Materials and Methods:: Our work in novel peptide-drug-biomaterial developments begins with rationalized peptide design based on canonical receptor-ligand interactions. Candidate peptides are design for improved stability using macrocyclization and D-peptides. Peptides are synthesized and characterized for supramolecular self-assembly of nM-mM aqueous formulated hydrogels in 1x PBS / saline. Peptides are then tested for in vitro and in vivo safety and efficacy using a number of mammalian cell and animal models, Figure 1.
Results, Conclusions, and Discussions:: Results:
We have designed a number of peptides biomaterial drugs and herein describe a vignette of key results:
1) SARS-CoV-2 binding peptide:
i) Computational strategy: ACE-2 mimic
ii) In vitro efficacy: vs pseudovirus & livevirus (IC50 nM)
iii) In vivo efficacy: ongoing in hamster model
2) IGF mimicry:
i) Computational strategy: IGF-1c mimic derived from IGF-IGFR interaction/ stability of binding
ii) In vitro efficacy: phos-AKT, looking for phos IGFR
iii) In vivo efficacy: ongoing muscle regeneration using these and VEGF mimetic hydrogels.
3) MCP-1 binding peptide:
i) Computational strategy: CCR-2 mimic derived from binding pocket analysis of CCR-2-MCP-1
ii) In vitro efficacy: ELISA blocking of MCP-1 Ab binding
High resolution structures of protein interactions have given insight into mimicking domains that can recapitulate signaling. We have harnessed this, along with advances in supercomputing and peptide synthesis, to create a robust workflow for (peptide) biomaterial design.
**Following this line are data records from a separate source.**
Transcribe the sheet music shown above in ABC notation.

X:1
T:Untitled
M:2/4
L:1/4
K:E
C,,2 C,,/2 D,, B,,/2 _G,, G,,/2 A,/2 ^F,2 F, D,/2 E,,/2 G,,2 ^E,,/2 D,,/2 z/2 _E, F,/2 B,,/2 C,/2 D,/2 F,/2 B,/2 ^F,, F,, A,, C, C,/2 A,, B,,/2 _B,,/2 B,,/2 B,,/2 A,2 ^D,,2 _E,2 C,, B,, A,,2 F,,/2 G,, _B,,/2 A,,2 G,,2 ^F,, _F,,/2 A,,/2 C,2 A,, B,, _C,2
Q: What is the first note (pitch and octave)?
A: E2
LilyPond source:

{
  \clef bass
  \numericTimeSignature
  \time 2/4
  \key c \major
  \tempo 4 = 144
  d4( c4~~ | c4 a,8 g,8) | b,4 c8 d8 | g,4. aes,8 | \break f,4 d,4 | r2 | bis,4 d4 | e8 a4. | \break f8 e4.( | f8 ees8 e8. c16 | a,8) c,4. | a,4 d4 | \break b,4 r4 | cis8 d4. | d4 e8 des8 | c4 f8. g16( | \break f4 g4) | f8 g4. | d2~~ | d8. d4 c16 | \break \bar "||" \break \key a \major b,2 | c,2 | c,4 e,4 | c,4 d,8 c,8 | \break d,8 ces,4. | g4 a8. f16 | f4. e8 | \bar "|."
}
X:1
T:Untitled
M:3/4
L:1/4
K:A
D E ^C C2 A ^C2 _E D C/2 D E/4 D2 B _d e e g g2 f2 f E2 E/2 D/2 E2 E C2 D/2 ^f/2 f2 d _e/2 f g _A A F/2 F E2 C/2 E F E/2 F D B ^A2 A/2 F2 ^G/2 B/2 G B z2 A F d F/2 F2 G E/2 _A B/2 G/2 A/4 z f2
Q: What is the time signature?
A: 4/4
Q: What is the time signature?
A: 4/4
These peptides self-assemble and remarkable, reliably, display their cargo â owing to the stability and self-assembly of the unit assembling domain.
In vitro and in vivo these rationally designed materials have shown promise in disease mitigation (SARS-CoV-2) to tissue regeneration (VEGF-mimicry).
Conclusions:
The research vignettes presented showcase a biomaterials that has a milieu of effective function based on computationally design moieties and binding. We have shown efficacy against viral targets and promotion of angiogenesis. This platform is amenable for a multitude of in vivo tissue engineering and drug delivery applications owing to its thixotropic (injectable), biodegradable bolus, aqueous formulation that can be exploited for a number of tissue engineering applications.